REQUIREMENT: Look through the data that follows and copy each line with the string "wild".

EXTRACTED MATERIAL:
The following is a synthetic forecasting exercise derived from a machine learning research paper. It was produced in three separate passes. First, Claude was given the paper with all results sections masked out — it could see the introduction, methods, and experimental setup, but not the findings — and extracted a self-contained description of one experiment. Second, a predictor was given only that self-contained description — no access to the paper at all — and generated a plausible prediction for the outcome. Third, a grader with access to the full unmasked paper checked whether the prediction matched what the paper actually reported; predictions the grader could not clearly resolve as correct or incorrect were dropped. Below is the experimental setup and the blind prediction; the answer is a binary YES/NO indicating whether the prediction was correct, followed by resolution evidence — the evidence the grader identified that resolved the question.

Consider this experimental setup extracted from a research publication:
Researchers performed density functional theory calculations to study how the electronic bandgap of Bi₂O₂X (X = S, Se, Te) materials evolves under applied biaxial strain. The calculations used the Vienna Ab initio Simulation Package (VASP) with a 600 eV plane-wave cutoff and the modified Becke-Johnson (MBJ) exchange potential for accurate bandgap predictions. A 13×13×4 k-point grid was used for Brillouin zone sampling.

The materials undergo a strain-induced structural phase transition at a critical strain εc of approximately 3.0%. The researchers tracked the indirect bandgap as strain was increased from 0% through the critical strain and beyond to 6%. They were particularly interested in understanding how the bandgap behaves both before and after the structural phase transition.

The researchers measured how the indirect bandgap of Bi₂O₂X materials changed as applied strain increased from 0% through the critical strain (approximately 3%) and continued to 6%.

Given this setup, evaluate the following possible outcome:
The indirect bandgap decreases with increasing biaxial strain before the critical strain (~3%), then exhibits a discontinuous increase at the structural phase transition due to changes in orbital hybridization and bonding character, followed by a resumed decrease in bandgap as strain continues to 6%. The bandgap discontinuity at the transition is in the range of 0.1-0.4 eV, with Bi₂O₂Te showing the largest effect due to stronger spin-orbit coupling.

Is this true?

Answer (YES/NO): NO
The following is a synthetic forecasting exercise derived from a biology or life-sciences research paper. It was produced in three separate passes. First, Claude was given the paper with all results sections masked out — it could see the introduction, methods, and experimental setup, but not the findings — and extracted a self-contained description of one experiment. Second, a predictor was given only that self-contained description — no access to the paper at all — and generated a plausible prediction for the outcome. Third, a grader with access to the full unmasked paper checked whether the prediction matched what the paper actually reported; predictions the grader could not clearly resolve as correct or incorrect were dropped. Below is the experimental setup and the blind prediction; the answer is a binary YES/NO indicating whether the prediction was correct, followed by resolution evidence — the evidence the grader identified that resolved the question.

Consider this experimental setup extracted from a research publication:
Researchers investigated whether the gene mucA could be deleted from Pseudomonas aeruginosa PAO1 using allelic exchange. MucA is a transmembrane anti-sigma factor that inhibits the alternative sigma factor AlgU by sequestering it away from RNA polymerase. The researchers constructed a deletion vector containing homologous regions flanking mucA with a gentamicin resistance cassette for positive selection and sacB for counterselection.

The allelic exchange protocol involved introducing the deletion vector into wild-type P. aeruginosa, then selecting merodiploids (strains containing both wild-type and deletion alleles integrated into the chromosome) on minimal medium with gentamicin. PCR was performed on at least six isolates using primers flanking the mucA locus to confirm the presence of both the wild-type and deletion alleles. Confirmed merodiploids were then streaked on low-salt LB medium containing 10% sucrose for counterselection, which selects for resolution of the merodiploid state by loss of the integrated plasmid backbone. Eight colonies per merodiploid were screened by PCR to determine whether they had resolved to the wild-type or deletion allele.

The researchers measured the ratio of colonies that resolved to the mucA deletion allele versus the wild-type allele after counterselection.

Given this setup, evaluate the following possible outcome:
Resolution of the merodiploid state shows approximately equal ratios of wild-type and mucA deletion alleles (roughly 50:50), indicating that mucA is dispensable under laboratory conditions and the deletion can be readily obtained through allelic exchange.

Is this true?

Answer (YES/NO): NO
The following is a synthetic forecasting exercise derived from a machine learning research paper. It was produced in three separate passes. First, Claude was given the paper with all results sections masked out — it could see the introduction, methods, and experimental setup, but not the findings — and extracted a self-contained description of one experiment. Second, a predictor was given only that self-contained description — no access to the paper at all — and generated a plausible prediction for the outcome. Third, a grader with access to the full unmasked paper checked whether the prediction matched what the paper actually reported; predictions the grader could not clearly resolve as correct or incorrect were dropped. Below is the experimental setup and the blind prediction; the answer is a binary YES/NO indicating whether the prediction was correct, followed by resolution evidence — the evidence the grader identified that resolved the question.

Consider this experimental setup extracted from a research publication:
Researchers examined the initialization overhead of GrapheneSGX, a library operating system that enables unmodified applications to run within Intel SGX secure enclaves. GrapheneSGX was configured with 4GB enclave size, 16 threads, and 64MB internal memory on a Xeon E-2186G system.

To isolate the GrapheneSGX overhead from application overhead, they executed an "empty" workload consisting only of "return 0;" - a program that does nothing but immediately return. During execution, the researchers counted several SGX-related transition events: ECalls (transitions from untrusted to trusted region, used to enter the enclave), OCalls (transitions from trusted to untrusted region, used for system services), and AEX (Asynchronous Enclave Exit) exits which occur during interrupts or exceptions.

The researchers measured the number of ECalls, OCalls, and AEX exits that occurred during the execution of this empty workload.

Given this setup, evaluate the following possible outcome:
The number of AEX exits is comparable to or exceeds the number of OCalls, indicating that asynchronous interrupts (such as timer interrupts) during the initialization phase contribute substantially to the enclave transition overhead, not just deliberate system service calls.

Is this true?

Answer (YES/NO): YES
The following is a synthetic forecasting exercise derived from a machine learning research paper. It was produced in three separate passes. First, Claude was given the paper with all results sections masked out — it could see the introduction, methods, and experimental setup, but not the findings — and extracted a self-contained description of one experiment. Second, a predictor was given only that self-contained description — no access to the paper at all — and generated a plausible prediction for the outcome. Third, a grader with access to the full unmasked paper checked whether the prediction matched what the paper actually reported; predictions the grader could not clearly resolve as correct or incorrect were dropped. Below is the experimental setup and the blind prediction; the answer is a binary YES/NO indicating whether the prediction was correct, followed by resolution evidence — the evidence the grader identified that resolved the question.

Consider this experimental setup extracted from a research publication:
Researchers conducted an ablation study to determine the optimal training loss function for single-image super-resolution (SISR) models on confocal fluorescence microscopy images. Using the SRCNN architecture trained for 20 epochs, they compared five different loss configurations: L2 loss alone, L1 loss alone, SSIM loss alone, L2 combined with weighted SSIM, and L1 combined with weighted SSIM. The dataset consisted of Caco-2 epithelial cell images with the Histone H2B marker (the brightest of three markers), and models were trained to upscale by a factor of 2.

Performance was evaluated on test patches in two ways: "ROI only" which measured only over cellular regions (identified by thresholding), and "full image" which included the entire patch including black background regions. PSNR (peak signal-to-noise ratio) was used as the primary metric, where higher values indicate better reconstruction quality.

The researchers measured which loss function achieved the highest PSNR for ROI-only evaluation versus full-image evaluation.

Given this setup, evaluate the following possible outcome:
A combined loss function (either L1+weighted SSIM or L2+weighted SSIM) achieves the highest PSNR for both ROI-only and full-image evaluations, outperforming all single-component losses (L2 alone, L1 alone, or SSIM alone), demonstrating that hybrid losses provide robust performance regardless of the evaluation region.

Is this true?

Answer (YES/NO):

ANSWER:
The allelic exchange protocol involved introducing the deletion vector into wild-type P. aeruginosa, then selecting merodiploids (strains containing both wild-type and deletion alleles integrated into the chromosome) on minimal medium with gentamicin. PCR was performed on at least six isolates using primers flanking the mucA locus to confirm the presence of both the wild-type and deletion alleles. Confirmed merodiploids were then streaked on low-salt LB medium containing 10% sucrose for counterselection, which selects for resolution of the merodiploid state by loss of the integrated plasmid backbone. Eight colonies per merodiploid were screened by PCR to determine whether they had resolved to the wild-type or deletion allele.
The researchers measured the ratio of colonies that resolved to the mucA deletion allele versus the wild-type allele after counterselection.
Resolution of the merodiploid state shows approximately equal ratios of wild-type and mucA deletion alleles (roughly 50:50), indicating that mucA is dispensable under laboratory conditions and the deletion can be readily obtained through allelic exchange.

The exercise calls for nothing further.